> [TEXTAUSSCHNITT]:
○ ○ ○ ○ ○ ○ ○

# HILFE... BRAUCH SCHNELL INFO ÜBER 4 com + DSL



## The_p_FFM (1. April 2002)

Hallo Leute,
ich habe ein prob... will morgen mit kumpels ne lan schmeißen und wollen dann zu viert über battle.net zocken etc. das prob is nur ich hab kein plan, wie ich es schaffe das die leute über meinen rechner ins internet könne. ICh habe 2 netzwerkkarten im haus, ein hab und genug leitungen brauch nur hilfe, wie ich es schaffe meinen rechnr so zu konfigurieren, dass alle über meinen ans dsl kommen. habe schon von proxy-programmen gehört, aber jemand sagte mir ma, dass man dann keine spiele spielen kann über die einzelnen clients. wäre cool, wenn ihr mir bis morgen mittag hier her posten könnt. am besten wenn es geht mit tutorials, dass leixcht zu verstehen is. hab  win me drauf, aber will morgen sehr wahrscheinlich win 2000 drauf machen, von daher kann ich alle treiber draufmache die man braucht.`habe null plan von proxy...

Danke für eure Antworten.

Chris


PS: was is eigentlich besser? T-online zugangssoftware oder per dfü ins net?


----------



## Nils Hitze (2. April 2002)

○ ○ ○ ○ ○ ○ ○

> [DEINE AUFGABE]: Wie viele Netzwerkkarten gibt es laut dem Forenbeitrag im Haus?

○ ○ ○ ○ ○ ○ ○

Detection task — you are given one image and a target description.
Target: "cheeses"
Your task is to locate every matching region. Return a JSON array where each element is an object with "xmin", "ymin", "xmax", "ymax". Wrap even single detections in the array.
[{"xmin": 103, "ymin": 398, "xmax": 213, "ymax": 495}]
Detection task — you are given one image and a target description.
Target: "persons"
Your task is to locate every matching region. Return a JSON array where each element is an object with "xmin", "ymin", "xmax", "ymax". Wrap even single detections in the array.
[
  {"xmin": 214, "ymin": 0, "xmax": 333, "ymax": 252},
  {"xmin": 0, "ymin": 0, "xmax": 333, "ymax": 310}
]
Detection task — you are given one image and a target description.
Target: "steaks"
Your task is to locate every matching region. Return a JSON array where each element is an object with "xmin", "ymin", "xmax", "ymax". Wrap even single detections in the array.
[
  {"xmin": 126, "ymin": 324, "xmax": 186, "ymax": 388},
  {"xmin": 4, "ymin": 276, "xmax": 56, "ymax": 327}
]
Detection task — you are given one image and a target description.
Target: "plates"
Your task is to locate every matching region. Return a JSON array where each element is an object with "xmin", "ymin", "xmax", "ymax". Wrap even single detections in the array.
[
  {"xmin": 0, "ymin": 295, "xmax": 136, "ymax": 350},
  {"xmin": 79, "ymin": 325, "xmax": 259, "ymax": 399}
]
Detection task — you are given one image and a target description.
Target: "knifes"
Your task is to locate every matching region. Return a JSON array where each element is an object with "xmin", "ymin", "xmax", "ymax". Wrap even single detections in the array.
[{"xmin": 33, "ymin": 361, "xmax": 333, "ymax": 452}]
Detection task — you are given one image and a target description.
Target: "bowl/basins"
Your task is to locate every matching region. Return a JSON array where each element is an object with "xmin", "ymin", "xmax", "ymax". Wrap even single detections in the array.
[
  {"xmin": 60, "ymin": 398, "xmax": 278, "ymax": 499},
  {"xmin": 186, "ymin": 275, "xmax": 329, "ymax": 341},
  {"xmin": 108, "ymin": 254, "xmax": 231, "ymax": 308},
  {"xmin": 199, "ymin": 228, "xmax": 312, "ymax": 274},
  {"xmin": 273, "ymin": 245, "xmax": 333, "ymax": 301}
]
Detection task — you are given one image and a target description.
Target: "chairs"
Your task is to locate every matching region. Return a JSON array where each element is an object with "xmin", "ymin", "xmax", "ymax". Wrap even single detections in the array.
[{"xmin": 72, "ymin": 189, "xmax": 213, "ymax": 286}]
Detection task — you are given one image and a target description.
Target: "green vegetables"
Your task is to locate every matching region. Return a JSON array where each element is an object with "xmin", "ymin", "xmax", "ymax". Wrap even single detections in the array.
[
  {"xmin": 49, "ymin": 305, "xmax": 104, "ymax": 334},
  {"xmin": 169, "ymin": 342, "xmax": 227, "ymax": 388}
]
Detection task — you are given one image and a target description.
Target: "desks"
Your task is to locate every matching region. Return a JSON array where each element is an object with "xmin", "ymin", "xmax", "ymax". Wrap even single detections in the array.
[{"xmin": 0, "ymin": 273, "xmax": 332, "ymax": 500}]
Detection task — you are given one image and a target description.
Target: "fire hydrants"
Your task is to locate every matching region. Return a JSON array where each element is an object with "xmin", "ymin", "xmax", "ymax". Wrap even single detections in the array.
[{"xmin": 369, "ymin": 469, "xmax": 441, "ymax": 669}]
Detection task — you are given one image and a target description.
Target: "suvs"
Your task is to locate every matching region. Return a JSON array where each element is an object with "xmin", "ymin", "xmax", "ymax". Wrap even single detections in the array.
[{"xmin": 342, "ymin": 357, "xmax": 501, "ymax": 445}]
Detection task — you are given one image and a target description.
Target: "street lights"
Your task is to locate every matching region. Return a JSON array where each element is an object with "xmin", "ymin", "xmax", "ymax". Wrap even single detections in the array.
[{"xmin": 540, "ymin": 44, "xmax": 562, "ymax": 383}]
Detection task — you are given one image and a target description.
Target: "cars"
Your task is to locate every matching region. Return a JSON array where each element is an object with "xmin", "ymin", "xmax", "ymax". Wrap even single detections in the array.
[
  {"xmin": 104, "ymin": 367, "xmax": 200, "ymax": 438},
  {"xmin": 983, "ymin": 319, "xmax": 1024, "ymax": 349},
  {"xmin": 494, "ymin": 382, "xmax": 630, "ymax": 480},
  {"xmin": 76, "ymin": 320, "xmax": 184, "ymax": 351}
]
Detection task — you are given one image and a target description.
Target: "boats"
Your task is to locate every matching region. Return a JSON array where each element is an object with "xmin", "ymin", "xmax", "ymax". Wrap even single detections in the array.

○ ○ ○ ○ ○ ○ ○

> [DIE LÖSUNG]: Zwei Netzwerkkarten.